Work to be completed → Word for word, copy out the records given below.

Collected data:
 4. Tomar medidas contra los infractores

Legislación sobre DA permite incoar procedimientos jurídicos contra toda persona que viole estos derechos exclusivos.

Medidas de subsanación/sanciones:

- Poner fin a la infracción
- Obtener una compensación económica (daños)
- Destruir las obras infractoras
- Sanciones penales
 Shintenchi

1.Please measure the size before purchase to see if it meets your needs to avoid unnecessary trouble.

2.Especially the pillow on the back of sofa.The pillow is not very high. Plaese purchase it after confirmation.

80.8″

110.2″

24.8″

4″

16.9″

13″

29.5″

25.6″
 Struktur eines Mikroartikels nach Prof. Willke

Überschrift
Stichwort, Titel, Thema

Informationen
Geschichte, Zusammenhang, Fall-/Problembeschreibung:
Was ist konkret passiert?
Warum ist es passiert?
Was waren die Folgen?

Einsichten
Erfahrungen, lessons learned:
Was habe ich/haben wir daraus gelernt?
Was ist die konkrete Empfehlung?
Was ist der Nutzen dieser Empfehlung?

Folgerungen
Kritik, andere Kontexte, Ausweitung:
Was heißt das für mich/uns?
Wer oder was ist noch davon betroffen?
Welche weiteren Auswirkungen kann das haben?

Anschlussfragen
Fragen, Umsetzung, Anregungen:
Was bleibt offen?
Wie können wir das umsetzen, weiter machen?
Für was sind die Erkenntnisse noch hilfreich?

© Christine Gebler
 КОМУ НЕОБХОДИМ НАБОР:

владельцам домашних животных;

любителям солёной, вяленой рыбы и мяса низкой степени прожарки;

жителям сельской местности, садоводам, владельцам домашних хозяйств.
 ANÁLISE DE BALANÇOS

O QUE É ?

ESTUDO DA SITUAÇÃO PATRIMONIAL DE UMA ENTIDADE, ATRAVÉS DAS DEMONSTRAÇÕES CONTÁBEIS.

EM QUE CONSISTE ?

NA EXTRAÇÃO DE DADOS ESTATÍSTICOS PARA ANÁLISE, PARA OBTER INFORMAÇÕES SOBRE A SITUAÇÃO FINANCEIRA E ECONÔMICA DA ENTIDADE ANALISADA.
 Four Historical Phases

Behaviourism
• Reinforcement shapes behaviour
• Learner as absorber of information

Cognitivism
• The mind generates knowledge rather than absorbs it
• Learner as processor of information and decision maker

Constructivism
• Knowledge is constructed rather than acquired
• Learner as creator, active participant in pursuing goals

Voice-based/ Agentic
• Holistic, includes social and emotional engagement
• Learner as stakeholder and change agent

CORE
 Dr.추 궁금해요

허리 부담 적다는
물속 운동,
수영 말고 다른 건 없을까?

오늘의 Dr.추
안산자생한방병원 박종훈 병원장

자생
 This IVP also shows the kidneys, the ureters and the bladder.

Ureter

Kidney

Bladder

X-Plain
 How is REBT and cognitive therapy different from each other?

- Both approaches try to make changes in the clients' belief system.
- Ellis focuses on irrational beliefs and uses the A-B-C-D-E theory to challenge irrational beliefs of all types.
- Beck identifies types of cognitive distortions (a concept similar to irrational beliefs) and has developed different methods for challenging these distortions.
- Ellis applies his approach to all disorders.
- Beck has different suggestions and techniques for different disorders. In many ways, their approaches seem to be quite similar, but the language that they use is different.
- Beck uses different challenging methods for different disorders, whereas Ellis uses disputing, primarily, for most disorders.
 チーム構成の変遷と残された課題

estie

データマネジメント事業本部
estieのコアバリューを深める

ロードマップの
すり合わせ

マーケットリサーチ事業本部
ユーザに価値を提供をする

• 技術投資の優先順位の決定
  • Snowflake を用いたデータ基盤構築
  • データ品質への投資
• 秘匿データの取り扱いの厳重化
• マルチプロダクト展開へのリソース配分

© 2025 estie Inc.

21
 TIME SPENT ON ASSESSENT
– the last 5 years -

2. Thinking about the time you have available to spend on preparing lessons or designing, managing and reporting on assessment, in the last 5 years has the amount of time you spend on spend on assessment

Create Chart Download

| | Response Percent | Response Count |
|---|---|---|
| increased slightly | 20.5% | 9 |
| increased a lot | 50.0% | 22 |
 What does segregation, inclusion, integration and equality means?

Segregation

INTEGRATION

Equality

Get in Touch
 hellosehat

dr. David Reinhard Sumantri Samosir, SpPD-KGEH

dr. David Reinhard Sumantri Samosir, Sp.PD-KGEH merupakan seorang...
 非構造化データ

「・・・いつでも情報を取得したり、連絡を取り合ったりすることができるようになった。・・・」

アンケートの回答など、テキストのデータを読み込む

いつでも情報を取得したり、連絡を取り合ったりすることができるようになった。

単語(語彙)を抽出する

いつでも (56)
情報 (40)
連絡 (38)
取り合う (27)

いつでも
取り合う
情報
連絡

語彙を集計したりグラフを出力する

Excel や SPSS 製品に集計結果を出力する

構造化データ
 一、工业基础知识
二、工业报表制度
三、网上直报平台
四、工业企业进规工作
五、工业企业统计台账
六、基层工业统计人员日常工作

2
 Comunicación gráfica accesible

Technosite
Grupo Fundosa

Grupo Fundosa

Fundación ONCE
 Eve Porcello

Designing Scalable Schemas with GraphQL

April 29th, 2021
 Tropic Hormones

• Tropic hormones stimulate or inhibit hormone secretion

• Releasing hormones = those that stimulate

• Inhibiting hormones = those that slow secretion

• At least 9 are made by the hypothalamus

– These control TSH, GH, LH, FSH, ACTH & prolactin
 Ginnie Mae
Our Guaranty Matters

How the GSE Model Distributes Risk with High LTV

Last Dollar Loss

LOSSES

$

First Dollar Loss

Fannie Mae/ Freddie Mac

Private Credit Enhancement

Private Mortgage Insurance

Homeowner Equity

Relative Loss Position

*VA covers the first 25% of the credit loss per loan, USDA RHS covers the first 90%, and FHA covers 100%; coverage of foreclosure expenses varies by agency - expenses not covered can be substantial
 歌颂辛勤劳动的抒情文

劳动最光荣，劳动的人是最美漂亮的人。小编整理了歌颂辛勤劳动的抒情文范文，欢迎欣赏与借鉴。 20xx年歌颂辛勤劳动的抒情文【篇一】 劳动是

Exercise answer →
 4. Tomar medidas contra los infractores

Legislación sobre DA permite incoar procedimientos jurídicos contra toda persona que viole estos derechos exclusivos.

Medidas de subsanación/sanciones:

- Poner fin a la infracción
- Obtener una compensación económica (daños)
- Destruir las obras infractoras
- Sanciones penales
 Shintenchi

1.Please measure the size before purchase to see if it meets your needs to avoid unnecessary trouble.

2.Especially the pillow on the back of sofa.The pillow is not very high. Plaese purchase it after confirmation.

80.8″

110.2″

24.8″

4″

16.9″

13″

29.5″

25.6″
 Struktur eines Mikroartikels nach Prof. Willke

Überschrift
Stichwort, Titel, Thema

Informationen
Geschichte, Zusammenhang, Fall-/Problembeschreibung:
Was ist konkret passiert?
Warum ist es passiert?
Was waren die Folgen?

Einsichten
Erfahrungen, lessons learned:
Was habe ich/haben wir daraus gelernt?
Was ist die konkrete Empfehlung?
Was ist der Nutzen dieser Empfehlung?

Folgerungen
Kritik, andere Kontexte, Ausweitung:
Was heißt das für mich/uns?
Wer oder was ist noch davon betroffen?
Welche weiteren Auswirkungen kann das haben?

Anschlussfragen
Fragen, Umsetzung, Anregungen:
Was bleibt offen?
Wie können wir das umsetzen, weiter machen?
Für was sind die Erkenntnisse noch hilfreich?

© Christine Gebler
 КОМУ НЕОБХОДИМ НАБОР:

владельцам домашних животных;

любителям солёной, вяленой рыбы и мяса низкой степени прожарки;

жителям сельской местности, садоводам, владельцам домашних хозяйств.
 ANÁLISE DE BALANÇOS

O QUE É ?

ESTUDO DA SITUAÇÃO PATRIMONIAL DE UMA ENTIDADE, ATRAVÉS DAS DEMONSTRAÇÕES CONTÁBEIS.

EM QUE CONSISTE ?

NA EXTRAÇÃO DE DADOS ESTATÍSTICOS PARA ANÁLISE, PARA OBTER INFORMAÇÕES SOBRE A SITUAÇÃO FINANCEIRA E ECONÔMICA DA ENTIDADE ANALISADA.
 Four Historical Phases

Behaviourism
• Reinforcement shapes behaviour
• Learner as absorber of information

Cognitivism
• The mind generates knowledge rather than absorbs it
• Learner as processor of information and decision maker

Constructivism
• Knowledge is constructed rather than acquired
• Learner as creator, active participant in pursuing goals

Voice-based/ Agentic
• Holistic, includes social and emotional engagement
• Learner as stakeholder and change agent

CORE
 Dr.추 궁금해요

허리 부담 적다는
물속 운동,
수영 말고 다른 건 없을까?

오늘의 Dr.추
안산자생한방병원 박종훈 병원장

자생
 This IVP also shows the kidneys, the ureters and the bladder.

Ureter

Kidney

Bladder

X-Plain
 How is REBT and cognitive therapy different from each other?

- Both approaches try to make changes in the clients' belief system.
- Ellis focuses on irrational beliefs and uses the A-B-C-D-E theory to challenge irrational beliefs of all types.
- Beck identifies types of cognitive distortions (a concept similar to irrational beliefs) and has developed different methods for challenging these distortions.
- Ellis applies his approach to all disorders.
- Beck has different suggestions and techniques for different disorders. In many ways, their approaches seem to be quite similar, but the language that they use is different.
- Beck uses different challenging methods for different disorders, whereas Ellis uses disputing, primarily, for most disorders.
 チーム構成の変遷と残された課題

estie

データマネジメント事業本部
estieのコアバリューを深める

ロードマップの
すり合わせ

マーケットリサーチ事業本部
ユーザに価値を提供をする

• 技術投資の優先順位の決定
  • Snowflake を用いたデータ基盤構築
  • データ品質への投資
• 秘匿データの取り扱いの厳重化
• マルチプロダクト展開へのリソース配分

© 2025 estie Inc.

21
 TIME SPENT ON ASSESSENT
– the last 5 years -

2. Thinking about the time you have available to spend on preparing lessons or designing, managing and reporting on assessment, in the last 5 years has the amount of time you spend on spend on assessment

Create Chart Download

| | Response Percent | Response Count |
|---|---|---|
| increased slightly | 20.5% | 9 |
| increased a lot | 50.0% | 22 |
 What does segregation, inclusion, integration and equality means?

Segregation

INTEGRATION

Equality

Get in Touch
 hellosehat

dr. David Reinhard Sumantri Samosir, SpPD-KGEH

dr. David Reinhard Sumantri Samosir, Sp.PD-KGEH merupakan seorang...
 非構造化データ

「・・・いつでも情報を取得したり、連絡を取り合ったりすることができるようになった。・・・」

アンケートの回答など、テキストのデータを読み込む

いつでも情報を取得したり、連絡を取り合ったりすることができるようになった。

単語(語彙)を抽出する

いつでも (56)
情報 (40)
連絡 (38)
取り合う (27)

いつでも
取り合う
情報
連絡

語彙を集計したりグラフを出力する

Excel や SPSS 製品に集計結果を出力する

構造化データ
 一、工业基础知识
二、工业报表制度
三、网上直报平台
四、工业企业进规工作
五、工业企业统计台账
六、基层工业统计人员日常工作

2
 Comunicación gráfica accesible

Technosite
Grupo Fundosa

Grupo Fundosa

Fundación ONCE
 Eve Porcello

Designing Scalable Schemas with GraphQL

April 29th, 2021
 Tropic Hormones

• Tropic hormones stimulate or inhibit hormone secretion

• Releasing hormones = those that stimulate

• Inhibiting hormones = those that slow secretion

• At least 9 are made by the hypothalamus

– These control TSH, GH, LH, FSH, ACTH & prolactin
 Ginnie Mae
Our Guaranty Matters

How the GSE Model Distributes Risk with High LTV

Last Dollar Loss

LOSSES

$

First Dollar Loss

Fannie Mae/ Freddie Mac

Private Credit Enhancement

Private Mortgage Insurance

Homeowner Equity

Relative Loss Position

*VA covers the first 25% of the credit loss per loan, USDA RHS covers the first 90%, and FHA covers 100%; coverage of foreclosure expenses varies by agency - expenses not covered can be substantial
 歌颂辛勤劳动的抒情文

劳动最光荣，劳动的人是最美漂亮的人。小编整理了歌颂辛勤劳动的抒情文范文，欢迎欣赏与借鉴。 20xx年歌颂辛勤劳动的抒情文【篇一】 劳动是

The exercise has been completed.